DIY Edit: 04 Self-Referential Language

Even though I’m an editor for hire, I firmly believe in self-editing. Each month I’m going to drop a tip for developing your ability to edit your own work or identify things to look for as you edit. Make sure to check out all the DIY Edit Tips to improve your self-editing.

 

04 Narration: Self-Referential Language

One of my writing professors always marked our stories for what she called “self-referential language.” This syntax plagues first person and close third person point of view by calling attention to the fact that the reader is an observer of a character.

Phrases like “I watched…” or “She looked…” or “He heard…” shift the focus from the POV character’s observations (the purpose of first and close third narration) to the observation of the character.

Consider the difference in these sentences:

From the window I watched the valets pack the carriage.

Outside the window, the valets packed the carriage.

In the first sentence, the reader is focused on the character watching the valets through the window. If this image were in a movie, the screen would include the window frame and the character in front of the window, looking out on the valets.

In the second sentence, it’s still clear that the POV character is inside the house, but this version of the sentence focuses the reader on watching the valets through the eyes of the POV character. As a movie, what the character is watching fills the screen, and the reader is fully immersed in the point of view of the first person narrator.
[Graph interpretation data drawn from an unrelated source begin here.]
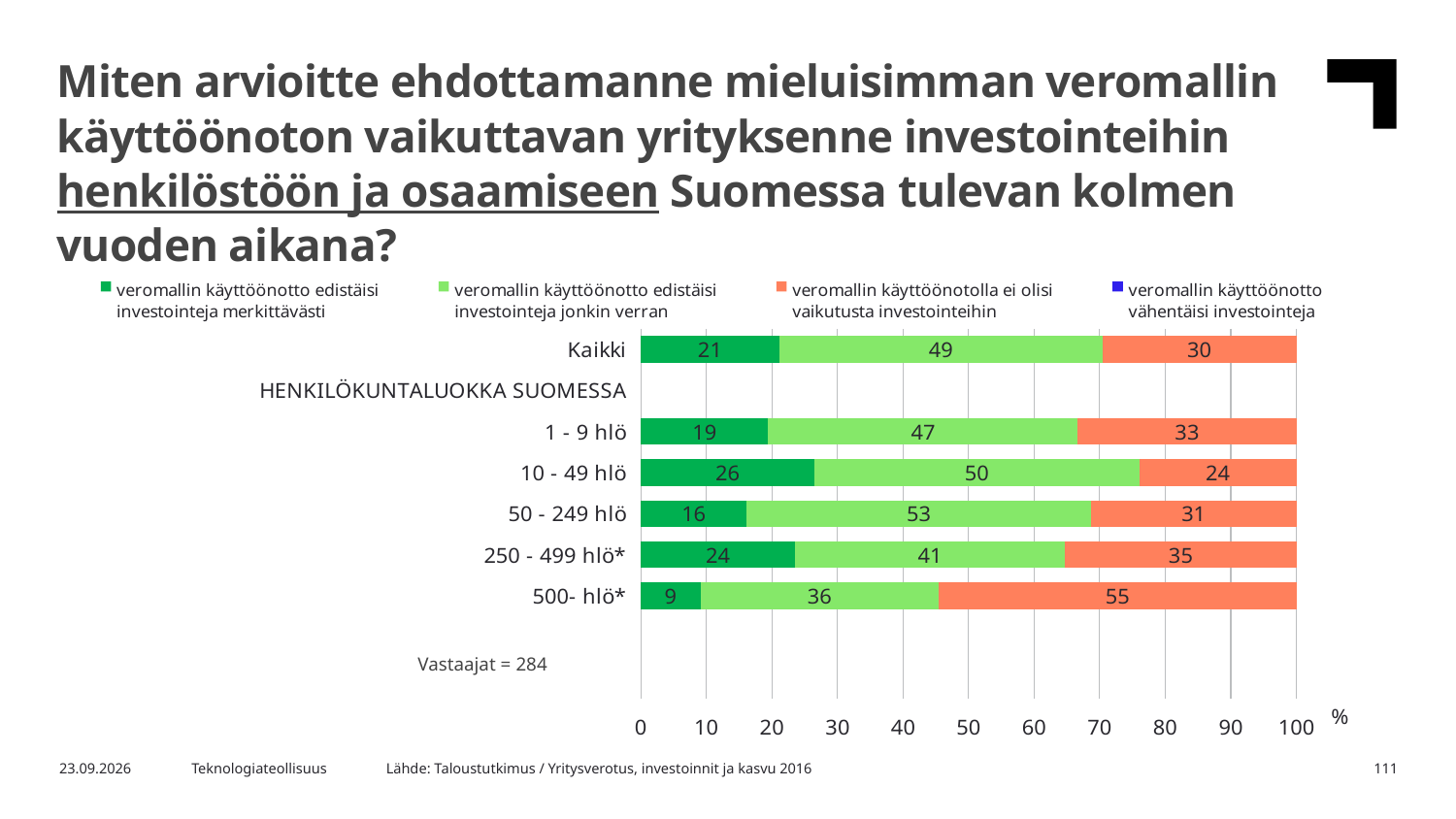
Which is larger: the 'veromallin käyttöönotto edistäisi investointeja jonkin verran' value for '1 - 9 hlö' or for '250 - 499 hlö*'? 1 - 9 hlö How many respondents (Vastaajat) are stated on the slide? 284 Which category has the highest value for 'veromallin käyttöönotto edistäisi investointeja merkittävästi'? 10 - 49 hlö What kind of chart is shown on the slide? Stacked bar chart What is the value for 'veromallin käyttöönotolla ei olisi vaikutusta investointeihin' in the '500- hlö*' bar? 55 What is the total of the stacked bar for '250 - 499 hlö*'? 100 How many bars with data are plotted in the chart? 6 Which category has the lowest value for 'veromallin käyttöönotto edistäisi investointeja merkittävästi'? 500- hlö* How many series does the legend list? 4 What is the value for 'veromallin käyttöönotto edistäisi investointeja jonkin verran' in the '50 - 249 hlö' bar? 53 What is the value for 'veromallin käyttöönotto edistäisi investointeja merkittävästi' in the 'Kaikki' bar? 21 What is the difference between the 'veromallin käyttöönotolla ei olisi vaikutusta investointeihin' values for '500- hlö*' and '10 - 49 hlö'? 31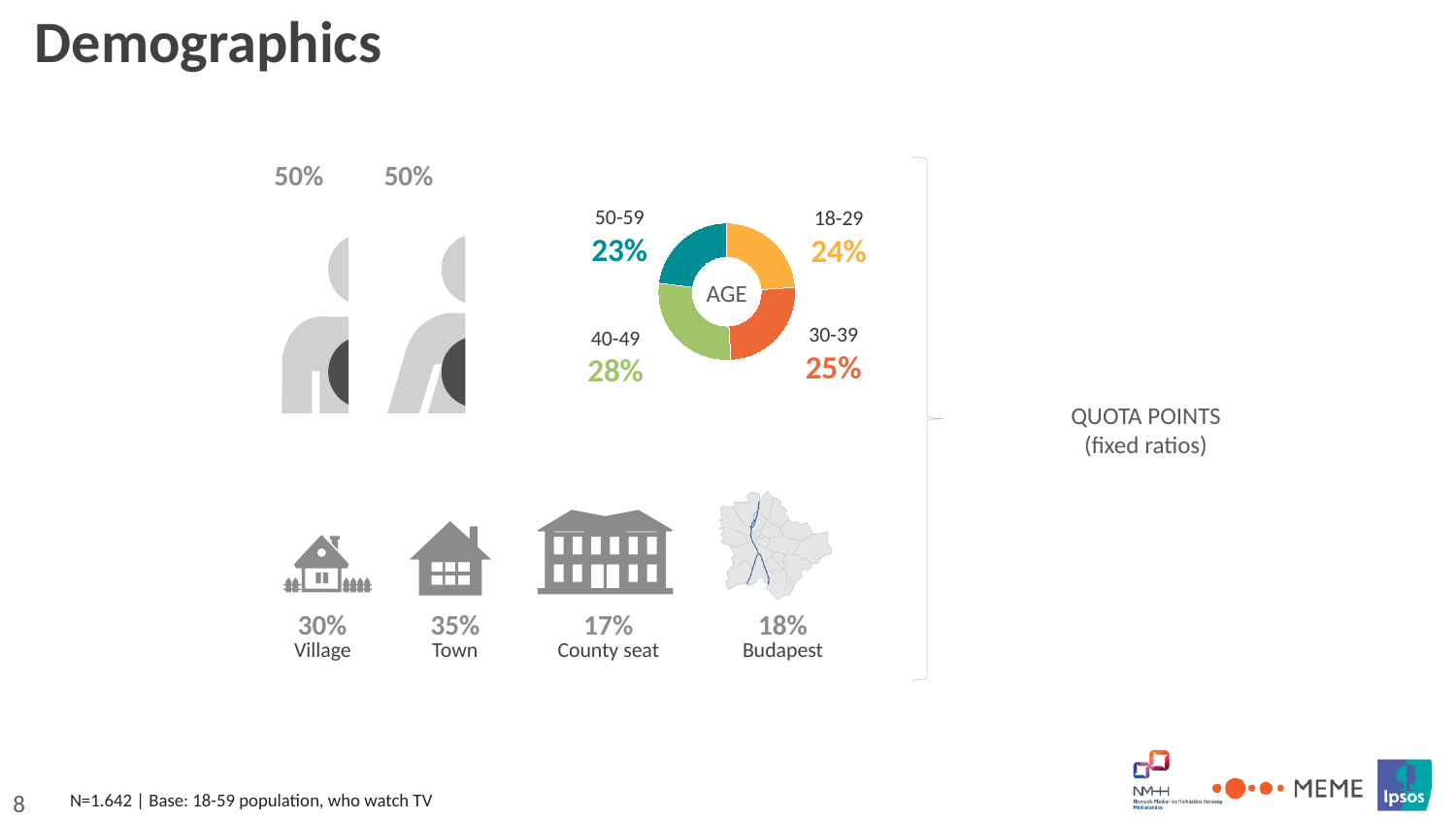
In the AGE donut chart, what is the difference in percentage points between the 40-49 and 50-59 groups? 5 percentage points In the AGE donut chart, which is larger: the share of 30-39 or the share of 18-29? 30-39 In the AGE donut chart, which age group has the smallest share? 50-59 In the AGE donut chart, what colour is the 40-49 slice? Green In the AGE donut chart, what share is the 18-29 age group? 24% How many age groups are shown in the AGE donut chart? 4 In the AGE donut chart, what share is the 50-59 age group? 23% In the AGE donut chart, what share is the 30-39 age group? 25% In the AGE donut chart, which age group has the largest share? 40-49 What type of chart is used to show the age distribution? Donut (pie) chart What label appears in the centre of the donut chart? AGE In the AGE donut chart, what share is the 40-49 age group? 28%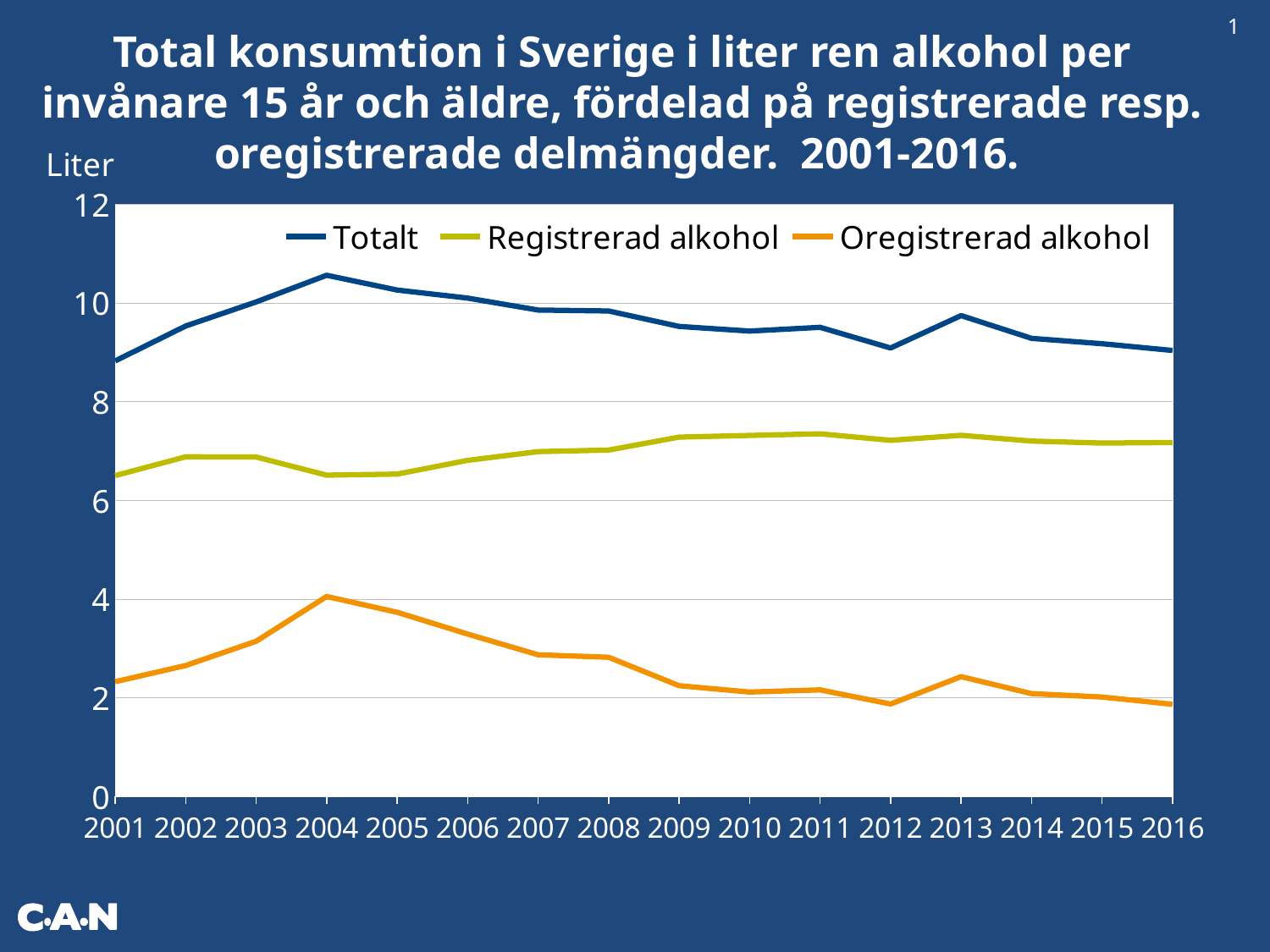
Does the Oregistrerad alkohol series rise or fall between 2004 and 2012? fall Is the value for Totalt in 2001 greater or less than 10? less How many series does the legend list? 3 Is the value for Registrerad alkohol in 2011 greater or less than 6? greater What unit label is shown above the y axis? Liter What kind of chart is shown on the slide? line chart How many years are plotted along the x axis? 16 In which year does the Totalt series reach its highest value? 2004 Is the value for Totalt in 2004 greater or less than 10? greater Which is larger in 2010, Registrerad alkohol or Oregistrerad alkohol? Registrerad alkohol In which year does the Oregistrerad alkohol series reach its highest value? 2004 In which year is the Totalt series at its lowest value? 2001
Editing out self-referential language can make the point of view more immersive and bring the reader closer to the characters and action. It can also help eliminate weak and overused verbs. Here are some combinations to look out for when trying to strengthen your point of view narration:

I/he/she watched
I/he/she saw
I/he/she looked
I/he/she heard
I/he/she listened
I/he/she touched
I/he/she smelled
I/he/she tasted

Watch out for other verbs and sentence constructions that put the emphasis on the character observing rather than on what the character is observing.